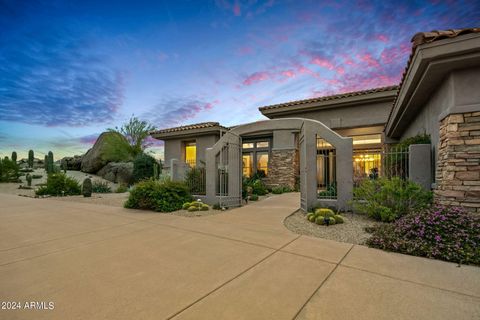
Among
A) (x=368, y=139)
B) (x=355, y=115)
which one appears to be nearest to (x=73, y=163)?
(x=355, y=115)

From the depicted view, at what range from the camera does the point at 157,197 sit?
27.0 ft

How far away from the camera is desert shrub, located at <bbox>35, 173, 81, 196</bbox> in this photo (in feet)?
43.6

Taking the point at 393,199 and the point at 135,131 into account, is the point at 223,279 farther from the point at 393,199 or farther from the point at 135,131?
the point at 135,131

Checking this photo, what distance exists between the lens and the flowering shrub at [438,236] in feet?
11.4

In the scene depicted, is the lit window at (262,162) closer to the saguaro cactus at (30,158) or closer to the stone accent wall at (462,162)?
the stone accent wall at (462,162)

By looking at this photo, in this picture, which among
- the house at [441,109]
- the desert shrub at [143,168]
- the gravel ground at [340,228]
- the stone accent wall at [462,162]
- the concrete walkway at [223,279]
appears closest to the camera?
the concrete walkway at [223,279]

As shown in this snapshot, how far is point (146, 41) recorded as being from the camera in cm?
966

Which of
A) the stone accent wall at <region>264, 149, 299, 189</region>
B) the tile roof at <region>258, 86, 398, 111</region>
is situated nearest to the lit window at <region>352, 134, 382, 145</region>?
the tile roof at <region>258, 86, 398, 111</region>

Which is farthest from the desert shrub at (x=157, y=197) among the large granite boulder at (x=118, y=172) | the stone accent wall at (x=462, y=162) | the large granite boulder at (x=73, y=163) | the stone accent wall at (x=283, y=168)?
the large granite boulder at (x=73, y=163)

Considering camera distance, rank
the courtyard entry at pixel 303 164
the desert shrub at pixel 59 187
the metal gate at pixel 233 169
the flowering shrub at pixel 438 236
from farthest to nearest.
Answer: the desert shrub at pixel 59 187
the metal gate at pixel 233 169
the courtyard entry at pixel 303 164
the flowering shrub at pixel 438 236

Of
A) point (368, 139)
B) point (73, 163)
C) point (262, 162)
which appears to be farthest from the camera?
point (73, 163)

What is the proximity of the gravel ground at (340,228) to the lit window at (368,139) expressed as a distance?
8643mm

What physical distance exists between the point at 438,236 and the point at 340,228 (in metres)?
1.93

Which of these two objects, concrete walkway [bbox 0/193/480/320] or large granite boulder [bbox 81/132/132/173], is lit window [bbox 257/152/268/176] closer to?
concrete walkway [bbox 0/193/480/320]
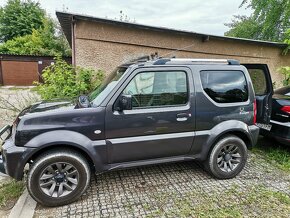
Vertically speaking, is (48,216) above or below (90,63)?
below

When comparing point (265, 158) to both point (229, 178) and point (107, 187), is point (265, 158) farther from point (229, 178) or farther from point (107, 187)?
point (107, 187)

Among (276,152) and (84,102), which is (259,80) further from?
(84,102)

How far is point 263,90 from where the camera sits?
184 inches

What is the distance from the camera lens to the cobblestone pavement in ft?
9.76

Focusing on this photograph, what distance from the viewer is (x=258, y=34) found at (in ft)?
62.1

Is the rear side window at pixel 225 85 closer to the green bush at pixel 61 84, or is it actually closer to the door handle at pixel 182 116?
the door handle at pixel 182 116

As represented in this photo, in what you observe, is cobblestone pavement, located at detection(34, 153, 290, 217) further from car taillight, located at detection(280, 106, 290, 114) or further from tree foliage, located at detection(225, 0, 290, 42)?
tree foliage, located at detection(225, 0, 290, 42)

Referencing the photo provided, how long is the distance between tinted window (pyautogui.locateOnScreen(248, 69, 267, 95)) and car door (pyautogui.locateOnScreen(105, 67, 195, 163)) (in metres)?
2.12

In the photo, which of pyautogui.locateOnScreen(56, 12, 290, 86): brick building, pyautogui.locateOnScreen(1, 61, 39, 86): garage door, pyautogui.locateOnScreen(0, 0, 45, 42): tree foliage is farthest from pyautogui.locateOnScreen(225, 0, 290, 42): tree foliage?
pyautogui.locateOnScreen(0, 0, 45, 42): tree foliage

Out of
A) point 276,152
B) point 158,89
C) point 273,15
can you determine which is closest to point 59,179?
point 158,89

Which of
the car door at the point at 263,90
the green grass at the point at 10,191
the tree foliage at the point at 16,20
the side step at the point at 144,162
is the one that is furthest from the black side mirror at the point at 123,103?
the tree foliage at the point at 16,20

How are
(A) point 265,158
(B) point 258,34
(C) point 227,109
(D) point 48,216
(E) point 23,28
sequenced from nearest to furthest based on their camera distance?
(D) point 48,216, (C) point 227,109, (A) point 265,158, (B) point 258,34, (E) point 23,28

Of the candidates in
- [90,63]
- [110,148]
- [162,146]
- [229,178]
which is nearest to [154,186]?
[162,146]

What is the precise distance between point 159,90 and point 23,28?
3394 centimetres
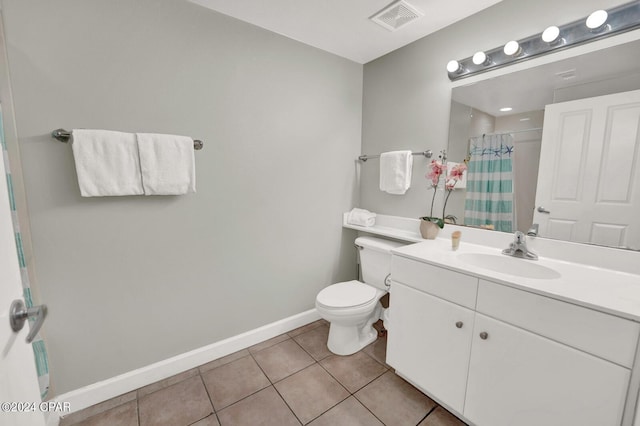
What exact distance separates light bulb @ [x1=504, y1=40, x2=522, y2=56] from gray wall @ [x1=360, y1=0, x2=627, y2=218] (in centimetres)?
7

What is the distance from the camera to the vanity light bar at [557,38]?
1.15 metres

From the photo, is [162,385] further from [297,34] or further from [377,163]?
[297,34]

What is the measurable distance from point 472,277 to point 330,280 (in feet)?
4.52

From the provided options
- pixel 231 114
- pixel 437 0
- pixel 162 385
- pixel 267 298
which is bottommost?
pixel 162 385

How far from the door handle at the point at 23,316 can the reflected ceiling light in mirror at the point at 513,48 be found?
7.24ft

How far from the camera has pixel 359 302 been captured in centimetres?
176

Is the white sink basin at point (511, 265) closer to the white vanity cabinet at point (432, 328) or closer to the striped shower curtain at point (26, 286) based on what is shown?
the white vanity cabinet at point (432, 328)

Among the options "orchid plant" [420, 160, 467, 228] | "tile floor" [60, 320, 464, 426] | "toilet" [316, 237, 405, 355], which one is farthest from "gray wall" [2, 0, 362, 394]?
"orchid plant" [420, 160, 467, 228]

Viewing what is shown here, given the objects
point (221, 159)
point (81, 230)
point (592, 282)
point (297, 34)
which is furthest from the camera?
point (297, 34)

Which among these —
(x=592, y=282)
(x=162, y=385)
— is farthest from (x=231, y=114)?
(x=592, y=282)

┄┄┄┄┄┄┄┄┄┄┄┄┄┄┄┄┄┄┄┄

• What is required: Print the material above verbatim from beginning to end. Leave the pictures out.

• Task output:
Among
A) (x=368, y=139)
B) (x=355, y=115)
which one appears to be nearest to (x=73, y=163)?
(x=355, y=115)

From the depicted view, at what range from the camera does the point at 157,197 sit?
27.0 ft

How far away from the camera is desert shrub, located at <bbox>35, 173, 81, 196</bbox> in this photo (in feet)?
43.6

Taking the point at 393,199 and the point at 135,131 into account, is the point at 223,279 farther from the point at 393,199 or farther from the point at 135,131?
the point at 135,131

Checking this photo, what distance exists between the lens and the flowering shrub at [438,236] in feet?
11.4

In the scene depicted, is the lit window at (262,162) closer to the saguaro cactus at (30,158) or closer to the stone accent wall at (462,162)?
the stone accent wall at (462,162)

By looking at this photo, in this picture, which among
- the house at [441,109]
- the desert shrub at [143,168]
- the gravel ground at [340,228]
- the stone accent wall at [462,162]
- the concrete walkway at [223,279]
appears closest to the camera?
the concrete walkway at [223,279]

As shown in this snapshot, how far is point (146, 41) recorded as being from the camera in cm?
966

Which of
A) the stone accent wall at <region>264, 149, 299, 189</region>
B) the tile roof at <region>258, 86, 398, 111</region>
is situated nearest to the lit window at <region>352, 134, 382, 145</region>?
the tile roof at <region>258, 86, 398, 111</region>

Which is farthest from the desert shrub at (x=157, y=197) among the large granite boulder at (x=118, y=172) | the stone accent wall at (x=462, y=162) | the large granite boulder at (x=73, y=163) | the stone accent wall at (x=283, y=168)?
the large granite boulder at (x=73, y=163)

Considering camera distance, rank
the courtyard entry at pixel 303 164
the desert shrub at pixel 59 187
the metal gate at pixel 233 169
the flowering shrub at pixel 438 236
from farthest to nearest.
Answer: the desert shrub at pixel 59 187
the metal gate at pixel 233 169
the courtyard entry at pixel 303 164
the flowering shrub at pixel 438 236

Of
A) point (368, 139)
B) point (73, 163)
C) point (262, 162)
which appears to be farthest from the camera?
point (73, 163)

What is the proximity of the gravel ground at (340,228) to the lit window at (368,139) expressed as a distance?
8643mm

What physical distance exists between the point at 438,236 and the point at 340,228 (in metres)?
1.93

Which of these two objects, concrete walkway [bbox 0/193/480/320] or large granite boulder [bbox 81/132/132/173], is lit window [bbox 257/152/268/176] closer to?
concrete walkway [bbox 0/193/480/320]
Vertically speaking, is (48,216) above or below (90,63)?
below

When comparing point (265, 158) to both point (229, 178) and point (107, 187), is point (265, 158) farther from point (229, 178) or farther from point (107, 187)?
point (107, 187)

Among (276,152) and (84,102), which is (259,80) further from?
(84,102)

How far is point 263,90 from where the camera sits?
184 inches

What is the distance from the camera lens to the cobblestone pavement in ft?
9.76

Focusing on this photograph, what distance from the viewer is (x=258, y=34) found at (in ft)?
62.1

Is the rear side window at pixel 225 85 closer to the green bush at pixel 61 84, or is it actually closer to the door handle at pixel 182 116?
the door handle at pixel 182 116

As represented in this photo, in what you observe, is cobblestone pavement, located at detection(34, 153, 290, 217) further from car taillight, located at detection(280, 106, 290, 114) or further from tree foliage, located at detection(225, 0, 290, 42)?
tree foliage, located at detection(225, 0, 290, 42)

Referencing the photo provided, how long is the distance between tinted window (pyautogui.locateOnScreen(248, 69, 267, 95)) and car door (pyautogui.locateOnScreen(105, 67, 195, 163)) (in metres)?
2.12

In the photo, which of pyautogui.locateOnScreen(56, 12, 290, 86): brick building, pyautogui.locateOnScreen(1, 61, 39, 86): garage door, pyautogui.locateOnScreen(0, 0, 45, 42): tree foliage is farthest from pyautogui.locateOnScreen(225, 0, 290, 42): tree foliage?
pyautogui.locateOnScreen(0, 0, 45, 42): tree foliage

Out of
A) point 276,152
B) point 158,89
C) point 273,15
can you determine which is closest to point 59,179?
point 158,89

Which of
the car door at the point at 263,90
the green grass at the point at 10,191
the tree foliage at the point at 16,20
the side step at the point at 144,162
is the one that is furthest from the black side mirror at the point at 123,103?
the tree foliage at the point at 16,20

How are
(A) point 265,158
(B) point 258,34
(C) point 227,109
(D) point 48,216
(E) point 23,28
sequenced from nearest to furthest based on their camera distance?
(D) point 48,216, (C) point 227,109, (A) point 265,158, (B) point 258,34, (E) point 23,28

Of the candidates in
- [90,63]
- [110,148]
- [162,146]
- [229,178]
which is nearest to [154,186]?
[162,146]

What is the precise distance between point 159,90 and point 23,28?
3394 centimetres
What exact distance separates light bulb @ [x1=504, y1=40, x2=522, y2=56] from gray wall @ [x1=360, y1=0, x2=627, y2=218] (in centimetres)?
7

What is the distance from the camera to the vanity light bar at [557,38]?
1.15 metres

From the photo, is [162,385] further from [297,34] or further from [377,163]?
[297,34]

What is the measurable distance from point 472,277 to point 330,280 (in feet)?
4.52

From the provided options
- pixel 231 114
- pixel 437 0
- pixel 162 385
- pixel 267 298
which is bottommost?
pixel 162 385

How far from the door handle at the point at 23,316 can the reflected ceiling light in mirror at the point at 513,48 be found?
7.24ft

How far from the camera has pixel 359 302 been captured in centimetres?
176

Is the white sink basin at point (511, 265) closer to the white vanity cabinet at point (432, 328) or closer to the striped shower curtain at point (26, 286) based on what is shown?
the white vanity cabinet at point (432, 328)

Among the options "orchid plant" [420, 160, 467, 228] | "tile floor" [60, 320, 464, 426] | "toilet" [316, 237, 405, 355], which one is farthest from "gray wall" [2, 0, 362, 394]?
"orchid plant" [420, 160, 467, 228]

Viewing what is shown here, given the objects
point (221, 159)
point (81, 230)
point (592, 282)
point (297, 34)
which is furthest from the camera?
point (297, 34)

Which among these —
(x=592, y=282)
(x=162, y=385)
— is farthest from (x=231, y=114)?
(x=592, y=282)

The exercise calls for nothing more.